* GIVEN REQUEST
In the food forest article, which bird does Wendy identify from its chirrup at sunset?

* TEXT BLOCK
*****

A walk in the food forest

Among the chirruping birds and restored landscape of Girragirra Retreat, central-west NSW, is a multi-layered garden rich in produce.

STORY KIRSTY McKENZIE PHOTOS KEN BRASS | OUTBACK MAGAZINE

It’s the golden hour of sunset at Kim and Wendy Muffet’s Girragirra Retreat on the outskirts of Forbes in central-western NSW, a short cooee from the Lachlan River. Sweet music to the Muffets’ ears is an insistent chirrup that, for those with long memories, sounds a bit like an old cassette deck being rewound. “That’s a reed warbler,” Wendy explains. “It’s a wetland bird that’s an indicator of a restored landscape.” 

The call of this little bird is also a sign that the property is recovering from a flood in November 2022, when the Lachlan burst its banks, submerged the waterhole at the front of the property and turned their home and adjacent 2-bedroom eco retreat into an island. “It was described as a once-in-a-100-year event,” Wendy says. “It broke the previous 1952 record and wiped out the native bulrushes and reeds in the waterhole. Fortunately, the house is designed to sit in water and a flood bank protected the garden. Everything is coming back.”

*****

* PROVIDED DATA
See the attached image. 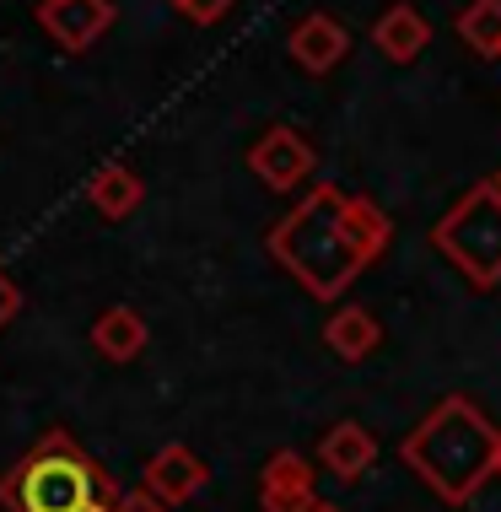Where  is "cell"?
Segmentation results:
<instances>
[{"label":"cell","mask_w":501,"mask_h":512,"mask_svg":"<svg viewBox=\"0 0 501 512\" xmlns=\"http://www.w3.org/2000/svg\"><path fill=\"white\" fill-rule=\"evenodd\" d=\"M496 442L501 432L485 421L475 399L448 394L415 421V432H405L399 459H405V469H415V480L437 502L469 507L496 480Z\"/></svg>","instance_id":"cell-2"},{"label":"cell","mask_w":501,"mask_h":512,"mask_svg":"<svg viewBox=\"0 0 501 512\" xmlns=\"http://www.w3.org/2000/svg\"><path fill=\"white\" fill-rule=\"evenodd\" d=\"M92 345H97V356H103V362H114V367L135 362V356L146 351V318L119 302V308L97 313V324H92Z\"/></svg>","instance_id":"cell-13"},{"label":"cell","mask_w":501,"mask_h":512,"mask_svg":"<svg viewBox=\"0 0 501 512\" xmlns=\"http://www.w3.org/2000/svg\"><path fill=\"white\" fill-rule=\"evenodd\" d=\"M324 345H329L334 356H340V362H367V356L383 345V324H378V318H372L367 308L345 302V308H334V313H329Z\"/></svg>","instance_id":"cell-12"},{"label":"cell","mask_w":501,"mask_h":512,"mask_svg":"<svg viewBox=\"0 0 501 512\" xmlns=\"http://www.w3.org/2000/svg\"><path fill=\"white\" fill-rule=\"evenodd\" d=\"M313 512H340V507H329V502H318V507H313Z\"/></svg>","instance_id":"cell-20"},{"label":"cell","mask_w":501,"mask_h":512,"mask_svg":"<svg viewBox=\"0 0 501 512\" xmlns=\"http://www.w3.org/2000/svg\"><path fill=\"white\" fill-rule=\"evenodd\" d=\"M496 189H501V173H496Z\"/></svg>","instance_id":"cell-21"},{"label":"cell","mask_w":501,"mask_h":512,"mask_svg":"<svg viewBox=\"0 0 501 512\" xmlns=\"http://www.w3.org/2000/svg\"><path fill=\"white\" fill-rule=\"evenodd\" d=\"M313 464L302 453H275L259 475V512H313Z\"/></svg>","instance_id":"cell-9"},{"label":"cell","mask_w":501,"mask_h":512,"mask_svg":"<svg viewBox=\"0 0 501 512\" xmlns=\"http://www.w3.org/2000/svg\"><path fill=\"white\" fill-rule=\"evenodd\" d=\"M286 49H291V60H297L302 71L324 76V71H334V65L351 54V33H345V22L329 17V11H308V17L291 27Z\"/></svg>","instance_id":"cell-8"},{"label":"cell","mask_w":501,"mask_h":512,"mask_svg":"<svg viewBox=\"0 0 501 512\" xmlns=\"http://www.w3.org/2000/svg\"><path fill=\"white\" fill-rule=\"evenodd\" d=\"M114 512H173V507H167L157 491L135 486V491H124V496H119V507H114Z\"/></svg>","instance_id":"cell-17"},{"label":"cell","mask_w":501,"mask_h":512,"mask_svg":"<svg viewBox=\"0 0 501 512\" xmlns=\"http://www.w3.org/2000/svg\"><path fill=\"white\" fill-rule=\"evenodd\" d=\"M372 44H378L394 65H415L426 54V44H431V22L421 17L415 6H388L383 17H378V27H372Z\"/></svg>","instance_id":"cell-11"},{"label":"cell","mask_w":501,"mask_h":512,"mask_svg":"<svg viewBox=\"0 0 501 512\" xmlns=\"http://www.w3.org/2000/svg\"><path fill=\"white\" fill-rule=\"evenodd\" d=\"M394 243V221L367 195H345L340 184H313L270 227V259L313 302H340L356 275H367Z\"/></svg>","instance_id":"cell-1"},{"label":"cell","mask_w":501,"mask_h":512,"mask_svg":"<svg viewBox=\"0 0 501 512\" xmlns=\"http://www.w3.org/2000/svg\"><path fill=\"white\" fill-rule=\"evenodd\" d=\"M119 496V480L65 426H49L0 475V507L6 512H114Z\"/></svg>","instance_id":"cell-3"},{"label":"cell","mask_w":501,"mask_h":512,"mask_svg":"<svg viewBox=\"0 0 501 512\" xmlns=\"http://www.w3.org/2000/svg\"><path fill=\"white\" fill-rule=\"evenodd\" d=\"M248 168L259 173L264 189L291 195V189H302L313 178V146H308V135L291 130V124H270V130L248 146Z\"/></svg>","instance_id":"cell-5"},{"label":"cell","mask_w":501,"mask_h":512,"mask_svg":"<svg viewBox=\"0 0 501 512\" xmlns=\"http://www.w3.org/2000/svg\"><path fill=\"white\" fill-rule=\"evenodd\" d=\"M87 200H92L97 216L124 221V216L135 211V205L146 200V184H141V173H135V168H124V162H108V168H97V173L87 178Z\"/></svg>","instance_id":"cell-14"},{"label":"cell","mask_w":501,"mask_h":512,"mask_svg":"<svg viewBox=\"0 0 501 512\" xmlns=\"http://www.w3.org/2000/svg\"><path fill=\"white\" fill-rule=\"evenodd\" d=\"M496 480H501V442H496Z\"/></svg>","instance_id":"cell-19"},{"label":"cell","mask_w":501,"mask_h":512,"mask_svg":"<svg viewBox=\"0 0 501 512\" xmlns=\"http://www.w3.org/2000/svg\"><path fill=\"white\" fill-rule=\"evenodd\" d=\"M178 11H184L189 22H200V27H211V22H221L232 11V0H178Z\"/></svg>","instance_id":"cell-16"},{"label":"cell","mask_w":501,"mask_h":512,"mask_svg":"<svg viewBox=\"0 0 501 512\" xmlns=\"http://www.w3.org/2000/svg\"><path fill=\"white\" fill-rule=\"evenodd\" d=\"M38 27H44L60 49L81 54L114 27V0H44V6H38Z\"/></svg>","instance_id":"cell-6"},{"label":"cell","mask_w":501,"mask_h":512,"mask_svg":"<svg viewBox=\"0 0 501 512\" xmlns=\"http://www.w3.org/2000/svg\"><path fill=\"white\" fill-rule=\"evenodd\" d=\"M173 6H178V0H173Z\"/></svg>","instance_id":"cell-22"},{"label":"cell","mask_w":501,"mask_h":512,"mask_svg":"<svg viewBox=\"0 0 501 512\" xmlns=\"http://www.w3.org/2000/svg\"><path fill=\"white\" fill-rule=\"evenodd\" d=\"M205 480H211V469H205V459L194 448H184V442H167V448H157L141 469V486L157 491L167 507H184L194 502V496L205 491Z\"/></svg>","instance_id":"cell-7"},{"label":"cell","mask_w":501,"mask_h":512,"mask_svg":"<svg viewBox=\"0 0 501 512\" xmlns=\"http://www.w3.org/2000/svg\"><path fill=\"white\" fill-rule=\"evenodd\" d=\"M453 27L480 60H501V0H469Z\"/></svg>","instance_id":"cell-15"},{"label":"cell","mask_w":501,"mask_h":512,"mask_svg":"<svg viewBox=\"0 0 501 512\" xmlns=\"http://www.w3.org/2000/svg\"><path fill=\"white\" fill-rule=\"evenodd\" d=\"M318 464L329 469L334 480H361L372 464H378V437L367 432L361 421H334L324 437H318Z\"/></svg>","instance_id":"cell-10"},{"label":"cell","mask_w":501,"mask_h":512,"mask_svg":"<svg viewBox=\"0 0 501 512\" xmlns=\"http://www.w3.org/2000/svg\"><path fill=\"white\" fill-rule=\"evenodd\" d=\"M431 248H437L475 292L501 286V189H496V178L469 184L464 195L437 216Z\"/></svg>","instance_id":"cell-4"},{"label":"cell","mask_w":501,"mask_h":512,"mask_svg":"<svg viewBox=\"0 0 501 512\" xmlns=\"http://www.w3.org/2000/svg\"><path fill=\"white\" fill-rule=\"evenodd\" d=\"M17 313H22V292H17V281H11L6 270H0V329H6Z\"/></svg>","instance_id":"cell-18"}]
</instances>
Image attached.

*****

* WRITTEN REPLY
A reed warbler.